**ТЕКСТОВЫЙ ФРАГМЕНТ**:
########

Мулла в черном подряснике при помощи длинной гибкой трости расчищал нам дорогу, то есть безо всякой церемонии бил до одурения закачавшихся студентов, бил их по чему попало, бил в одиночку, где потеснее бил в кучу со всего размаха. Под час доставалось даже профессорам. И хоть бы малейший протест, бранное слово или косой взгляд; морщась от боли, прихрамывая и потираясь, наставники и ученики безмолвно расступались пред знатным иностранцем; если кто отходил медленно, в догонку ему сыпались немилосердые удары.

Мулла выпросил у меня два франка “за труды”.

___________________________

На рубеже города, в каменистой степи над полуразрушенными оградами, одна красивее другой, высятся стройные арабские мечети; очертания их дивно совершенны; от основы до вершины желто-бурого, дикого цвета, цвета окружающей почвы, они как будто сами собою, без посредства рук человеческих, выросли из пустыни. Их называют “Гробницами Халифов”. Строились и содержались они на деньги которые султаны оставляли по своей смерти, но в начале нынешнего века образовавшиеся таким образом имущества были отобраны в казну, и мечети мало-помалу пришли в упадок. В некоторые уже опасно входить; другие служат складами военных материалов, к этим и близко не подпускают. Я посетил только Бэрху и Каит-бей, лучшие образцы сарацинской архитектуры.

Бэрху (по произношению Тольби, или по Путеводителю Баркук) имеет два купола: под одним похоронен султан Бэрху с сыновьями (старший, Фараг, воевал с Тамерланом), под другим женщины султановой семьи.

В Каит-бей хранятся под балдахинами два камня, красный и черный, с оттисками неестественных по величине [196] людских ног; Тольби, с проворством обезьяны поцеловавший оба камня, заметил что тут по пятницам стоит Магомет. Я впрочем полагаю что обстоятельство это было безразлично для Тольби, и камни поцеловал он лишь за тем чтобы показать свою ловкость.

Хотя для осмотра гробниц не надо ни разрешения, ни каваса, ни туфель, хотя вместо муллы вас сопровождает голодная толпа нищих детей, — потомки когда-то многочисленных церковнослужителей, — хотя от прежнего величия видны лишь бледные следы, войдя в любую из мечетей:

...смущенный, ты
Вдруг остановишься невольно,
Благоговея богомольно
Перед святыней красоты (Пушкин).

Кисти великого художника ждут и не рассыпаются в прах потолки пестрые как персидский ковер, альковы выложенные цветною мозаикой, иссеченные в мраморе надписи вязью, выпуклые арабески архитравов.... Со всякой железной обивки дверей, с каждой скобки хотелось бы снять фотографию. Несмотря на ветхость и запустение, здесь не веет угрюмою стариной как в Гассане: со стен, со сводов, с могильных памятников отовсюду сквозь пыль столетий глядит на пришельца вечно юная красота.

########

**СОСТАВ ДАННЫХ**:
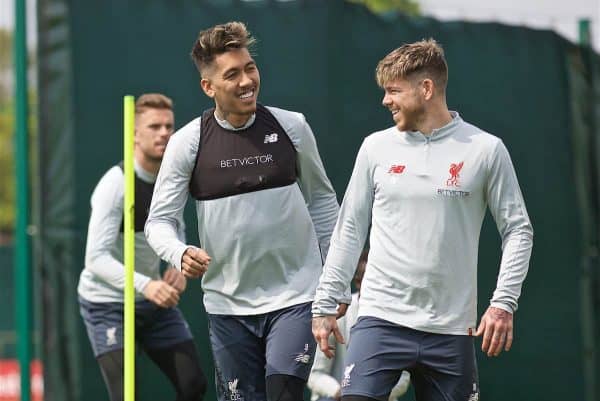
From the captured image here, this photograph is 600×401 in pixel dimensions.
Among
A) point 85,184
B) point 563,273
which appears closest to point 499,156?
point 85,184

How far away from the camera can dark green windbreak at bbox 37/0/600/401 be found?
671cm

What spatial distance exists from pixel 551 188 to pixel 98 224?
319 cm

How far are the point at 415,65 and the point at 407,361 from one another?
112 cm

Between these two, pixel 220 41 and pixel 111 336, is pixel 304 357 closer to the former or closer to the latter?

########

**НАБОР ЗАДАЧ**:
**1)** Ответьте на вопросы по тексту о Гробницах Халифов:
(a) Сколько франков мулла выпросил «за труды»?
(b) Какие две мечети были посещены?
(c) Какого цвета два камня, хранящиеся в Каит-бей?
**2)** Воспроизведите из текста о Гробницах Халифов фрагмент от слов «Мулла выпросил у» до слов «образцы сарацинской архитектуры.».

**СПИСОК РЕШЕНИЙ**:
**1)**
(a) Два франка.
(b) Бэрху и Каит-бей.
(c) Красный и черный.

**2)**
Мулла выпросил у меня два франка “за труды”.

___________________________

На рубеже города, в каменистой степи над полуразрушенными оградами, одна красивее другой, высятся стройные арабские мечети; очертания их дивно совершенны; от основы до вершины желто-бурого, дикого цвета, цвета окружающей почвы, они как будто сами собою, без посредства рук человеческих, выросли из пустыни. Их называют “Гробницами Халифов”. Строились и содержались они на деньги которые султаны оставляли по своей смерти, но в начале нынешнего века образовавшиеся таким образом имущества были отобраны в казну, и мечети мало-помалу пришли в упадок. В некоторые уже опасно входить; другие служат складами военных материалов, к этим и близко не подпускают. Я посетил только Бэрху и Каит-бей, лучшие образцы сарацинской архитектуры.